▶ **WHAT TO PRODUCE**
From the records below, extract only the lines running from the line with "[volunteer wildlife ID]" to the line with "common name: blue wildebeest", both lines included, reproducing them exactly.

======

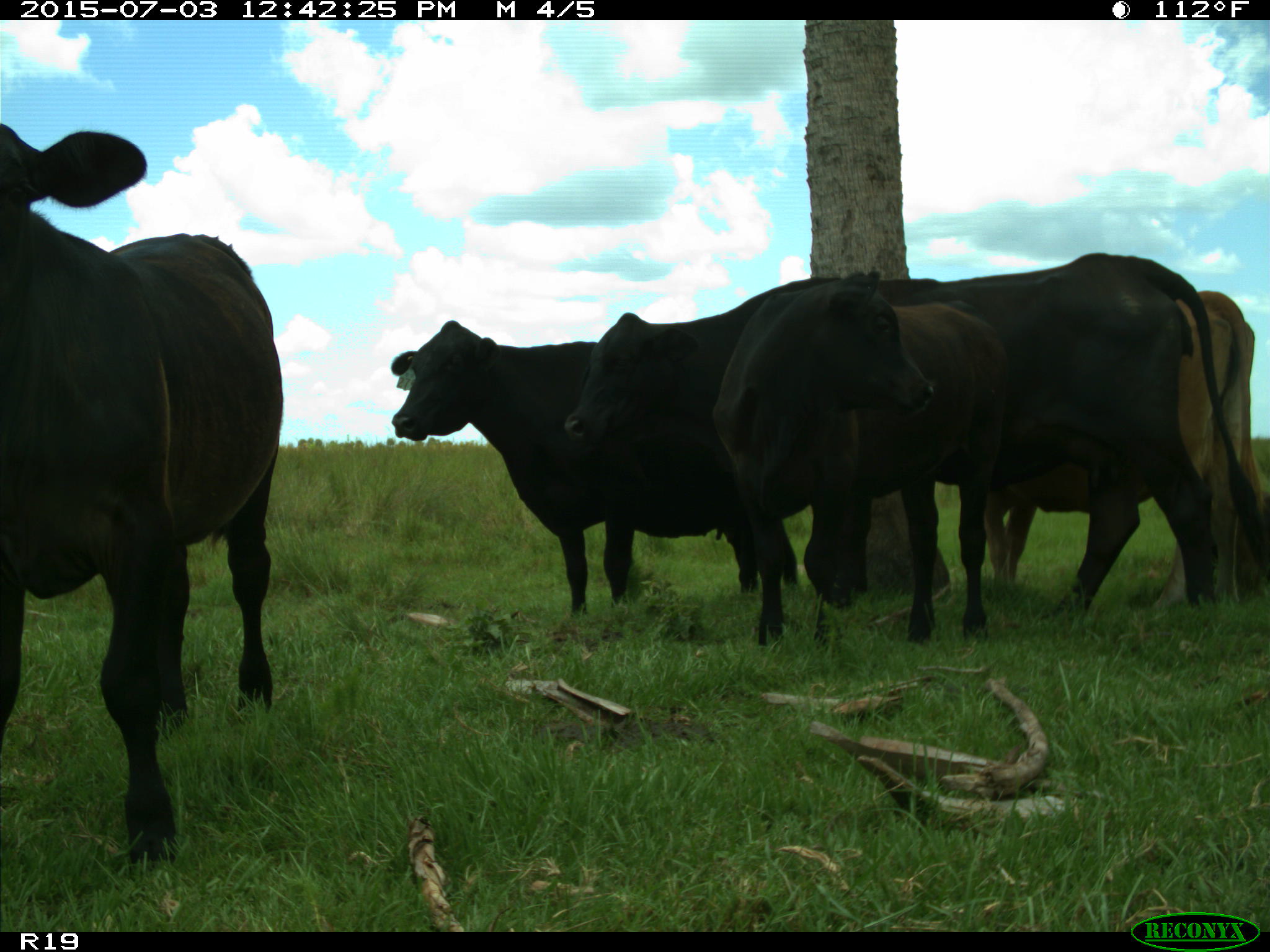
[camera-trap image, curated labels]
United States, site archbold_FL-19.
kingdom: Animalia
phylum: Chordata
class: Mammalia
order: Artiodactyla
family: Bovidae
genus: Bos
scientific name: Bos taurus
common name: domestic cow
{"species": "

======

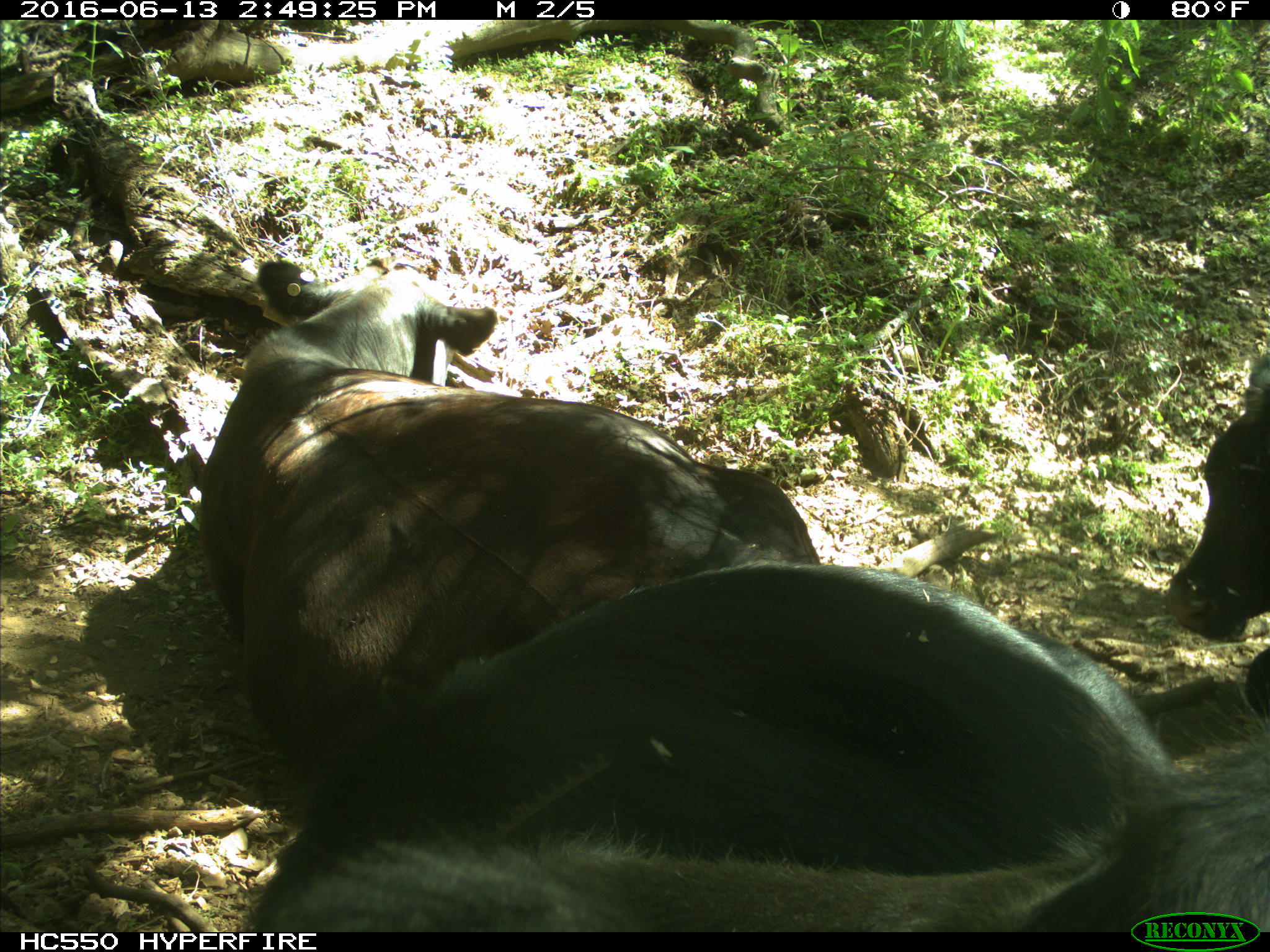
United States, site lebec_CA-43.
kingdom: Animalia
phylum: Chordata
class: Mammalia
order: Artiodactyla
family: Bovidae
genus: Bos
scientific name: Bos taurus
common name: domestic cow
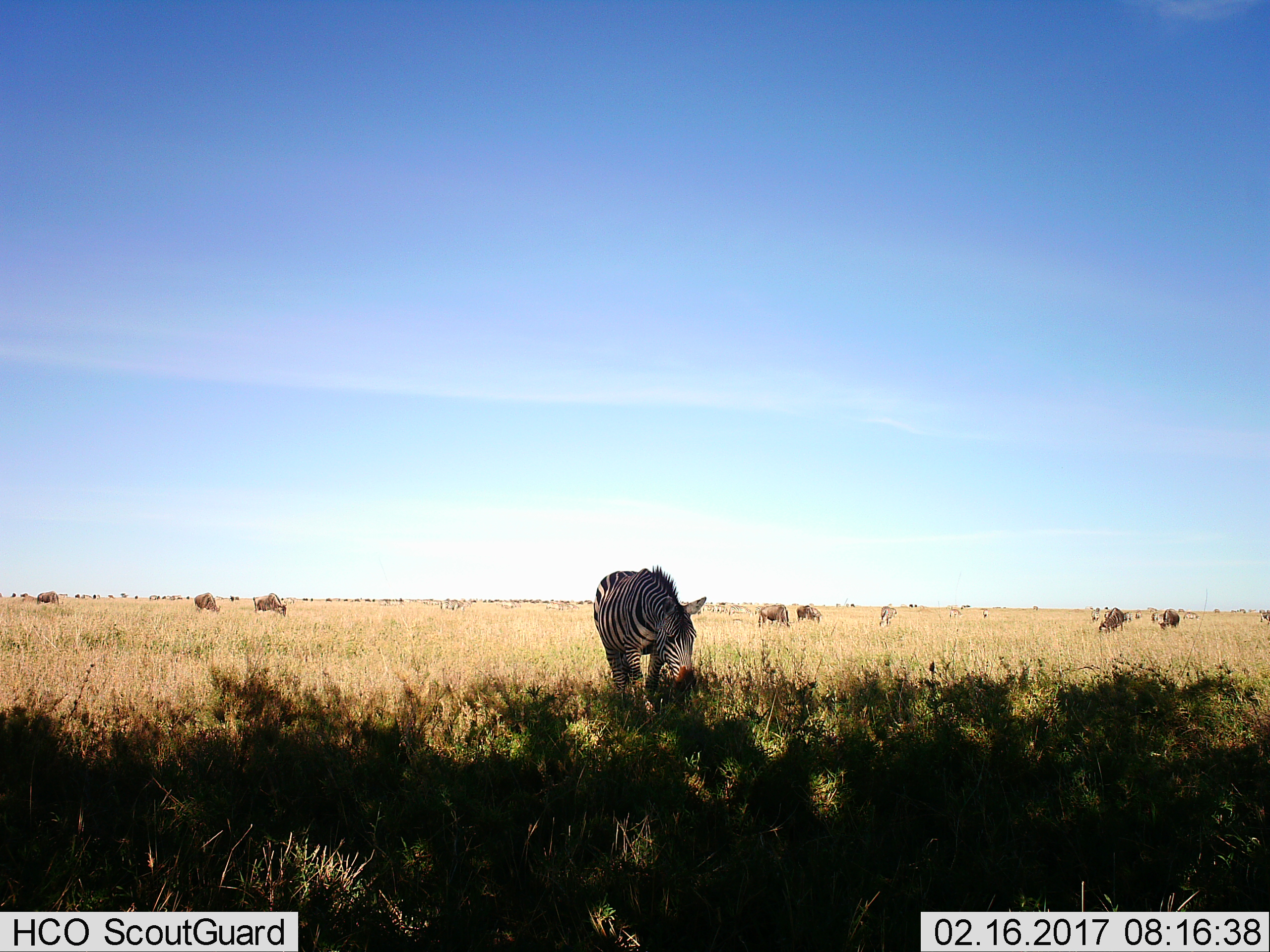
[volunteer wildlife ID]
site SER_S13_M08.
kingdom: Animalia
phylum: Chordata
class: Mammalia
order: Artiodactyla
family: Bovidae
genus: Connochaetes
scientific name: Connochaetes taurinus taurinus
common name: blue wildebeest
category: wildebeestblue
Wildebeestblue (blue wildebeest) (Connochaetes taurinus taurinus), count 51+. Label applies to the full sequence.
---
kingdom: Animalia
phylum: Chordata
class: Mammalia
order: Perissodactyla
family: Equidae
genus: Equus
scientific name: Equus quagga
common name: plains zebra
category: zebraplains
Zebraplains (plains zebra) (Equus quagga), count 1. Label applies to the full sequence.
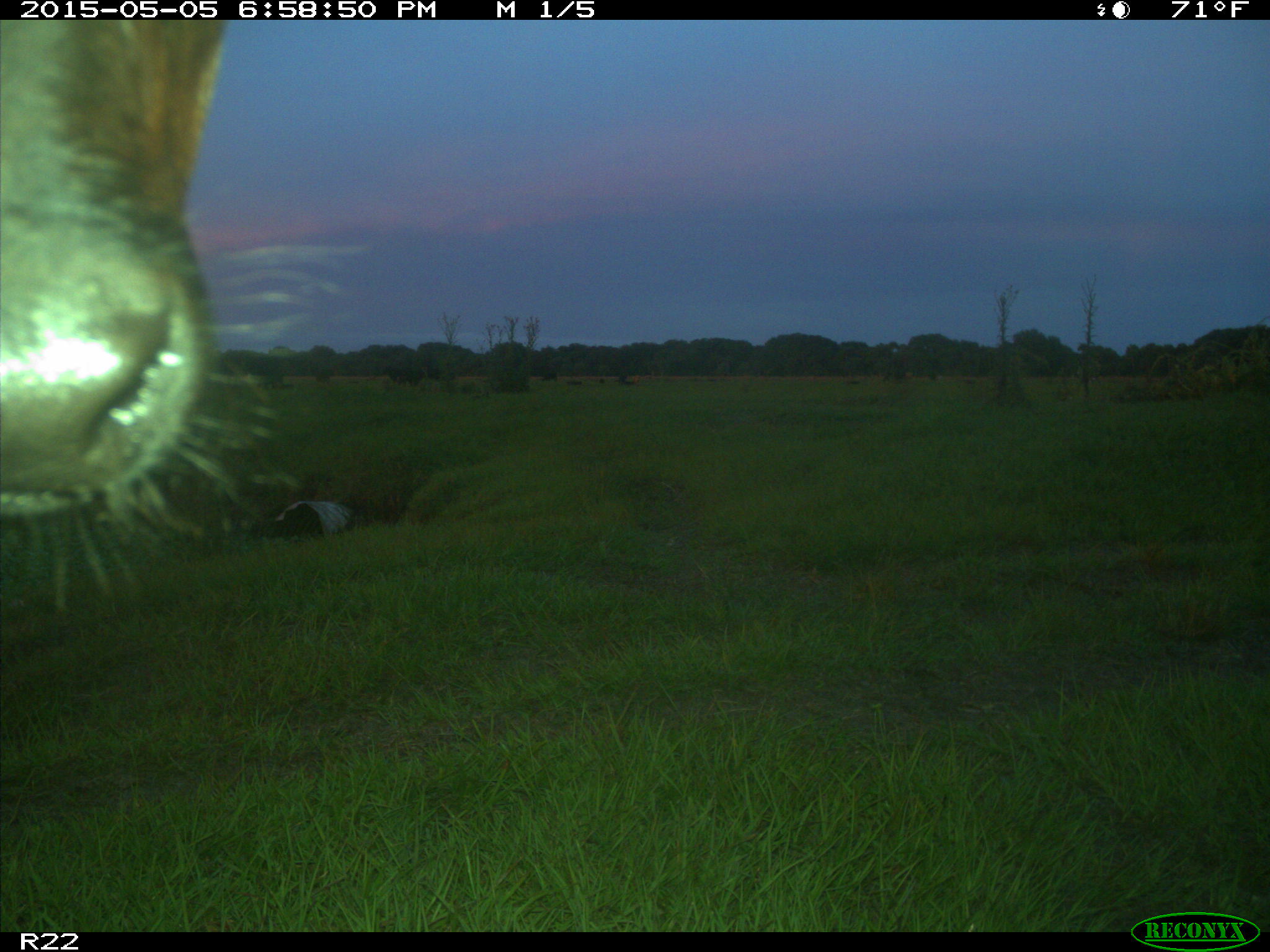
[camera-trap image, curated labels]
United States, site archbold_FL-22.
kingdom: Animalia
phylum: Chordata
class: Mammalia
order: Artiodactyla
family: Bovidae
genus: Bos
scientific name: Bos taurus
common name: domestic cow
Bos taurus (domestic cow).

======

▶ **TASK SOLUTION**
[volunteer wildlife ID]
site SER_S13_M08.
kingdom: Animalia
phylum: Chordata
class: Mammalia
order: Artiodactyla
family: Bovidae
genus: Connochaetes
scientific name: Connochaetes taurinus taurinus
common name: blue wildebeest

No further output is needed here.